─── Given records ───
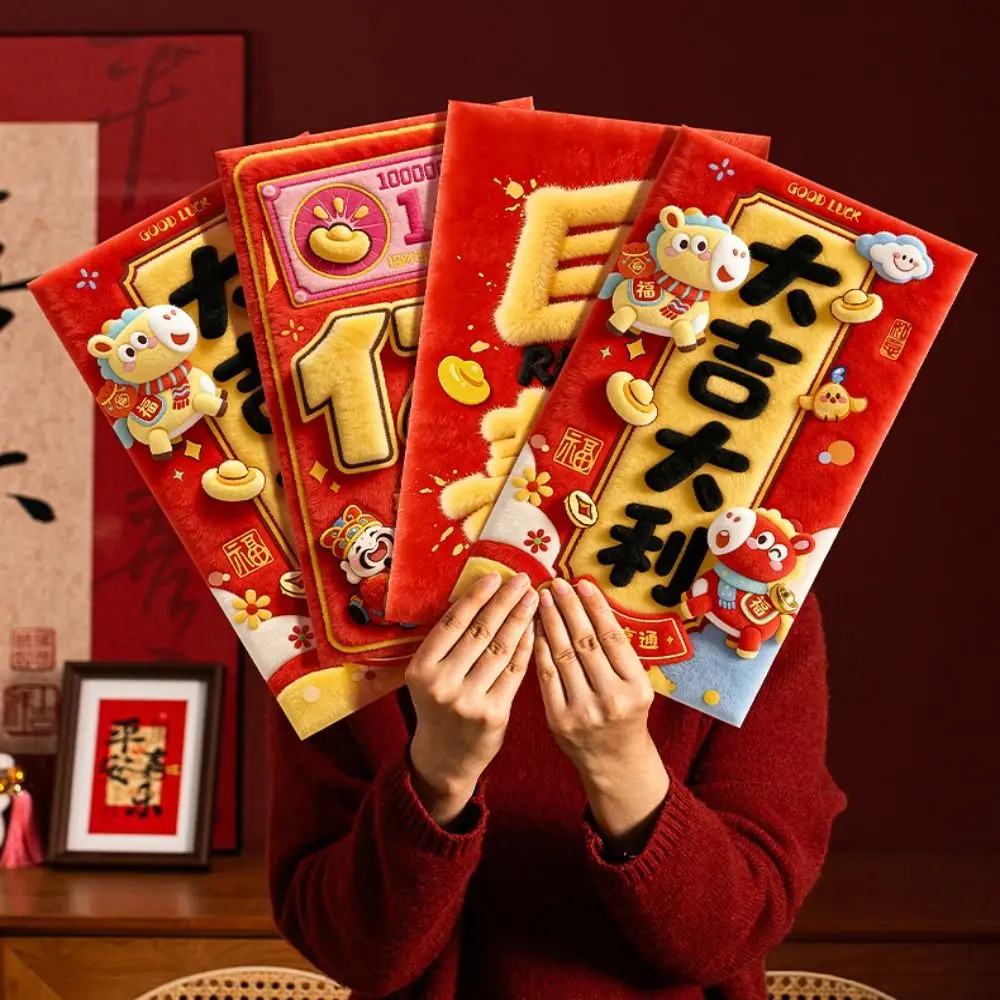 

1/2/3Pcs Big Size Red Envelopes Gold Foil Design Lucky Cash Gift Envelopes New Year Blessing Chinese Style New Year Red Packets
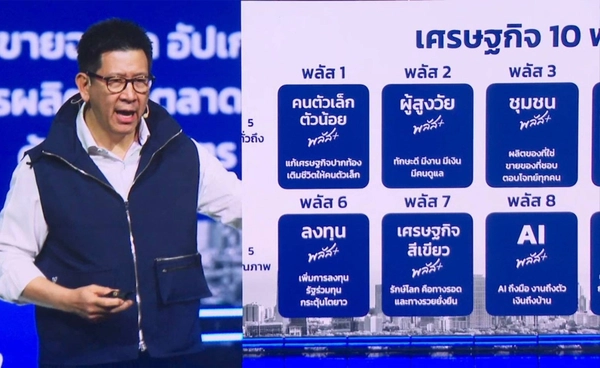 “เอกนิติ” เปิด 10 นโยบายพลิกฟื้นเศรษฐกิจ ตั้งเป้า 4 ปีข้างหน้า จีดีพีโตเกิน 3% พลัส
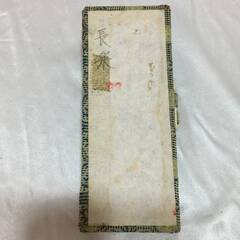 長楽 篆刻　印材　印鑑　書道　中国　石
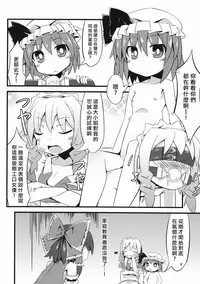 (C81) [Angelic Feather (Land Sale)] Flan-chan to Asobo!! (Touhou Project) [Chinese] [冴月麟个人汉化]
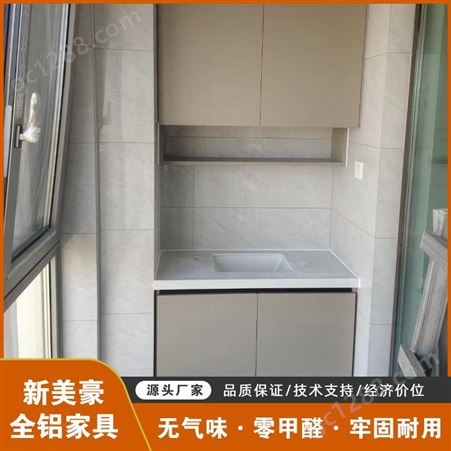 全铝定制阳台柜 铝合金洗衣柜 洗手台 铝制家居上门量尺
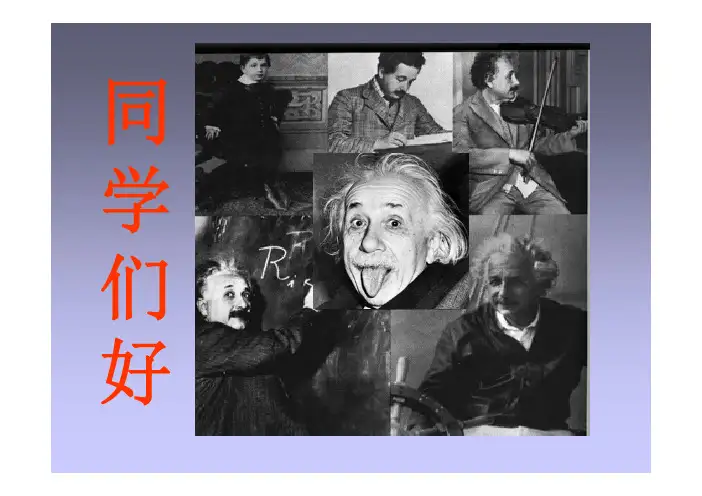 chap08_1狭义相对论(一)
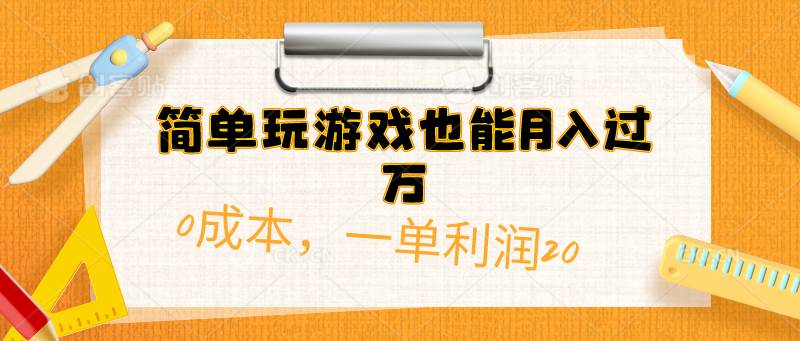 简单玩游戏也能月入过万，0成本，一单利润20（附 500G安卓游戏分类系列）-布丁源码-专业的网站源码代码分享平台!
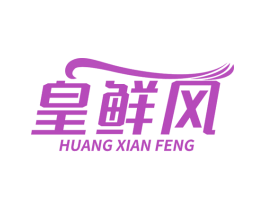 皇鲜风 商标图样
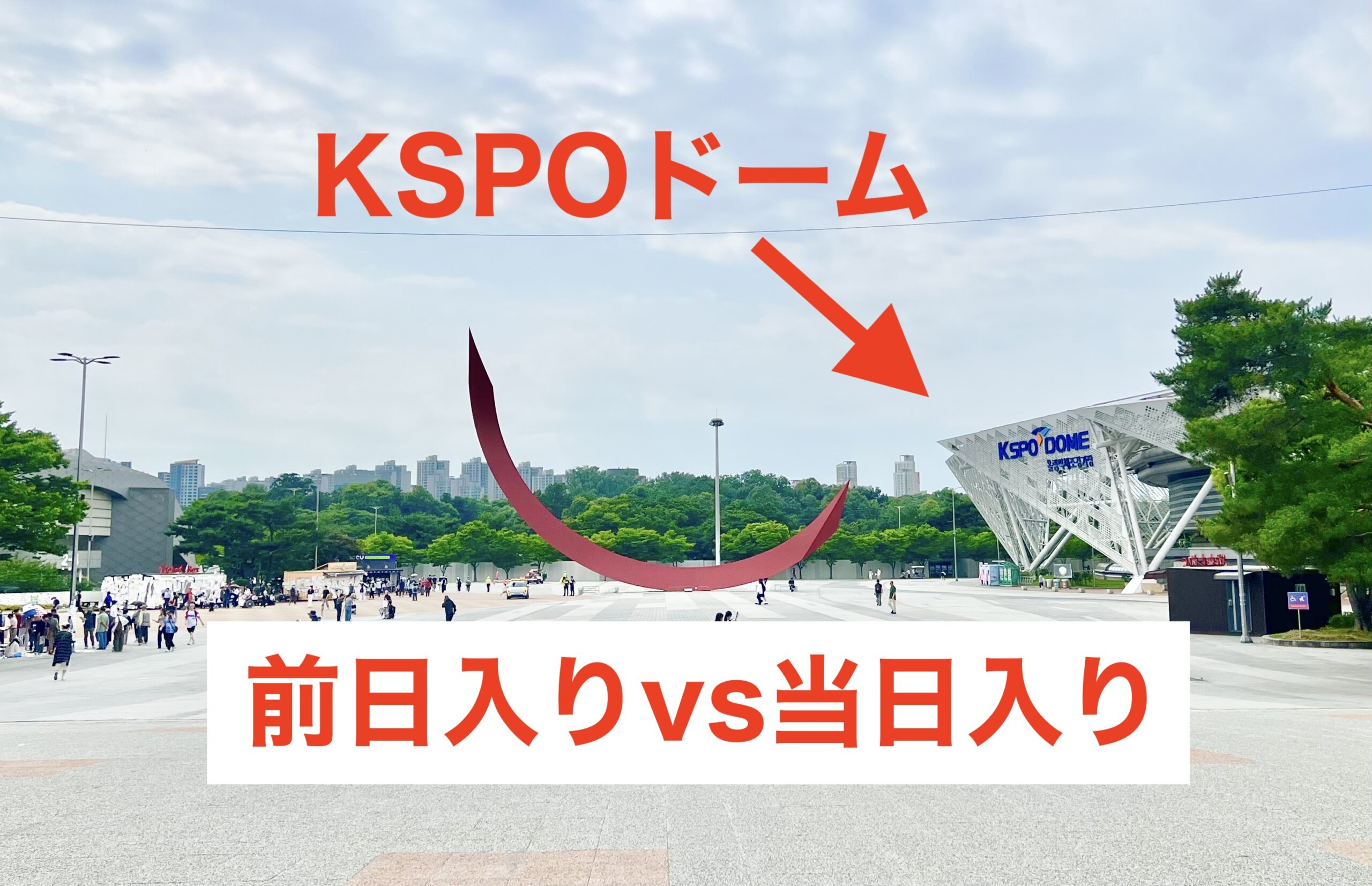 KSPOドームとオリンピック公園の風景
───
With the pictures omitted, copy exactly the lines from the line that contains "長楽 篆刻　印材　印鑑　書道　中国　石" through the end of the material.

◆ Exercise answer
 長楽 篆刻　印材　印鑑　書道　中国　石
 (C81) [Angelic Feather (Land Sale)] Flan-chan to Asobo!! (Touhou Project) [Chinese] [冴月麟个人汉化]
 全铝定制阳台柜 铝合金洗衣柜 洗手台 铝制家居上门量尺
 chap08_1狭义相对论(一)
 简单玩游戏也能月入过万，0成本，一单利润20（附 500G安卓游戏分类系列）-布丁源码-专业的网站源码代码分享平台!
 皇鲜风 商标图样
 KSPOドームとオリンピック公園の風景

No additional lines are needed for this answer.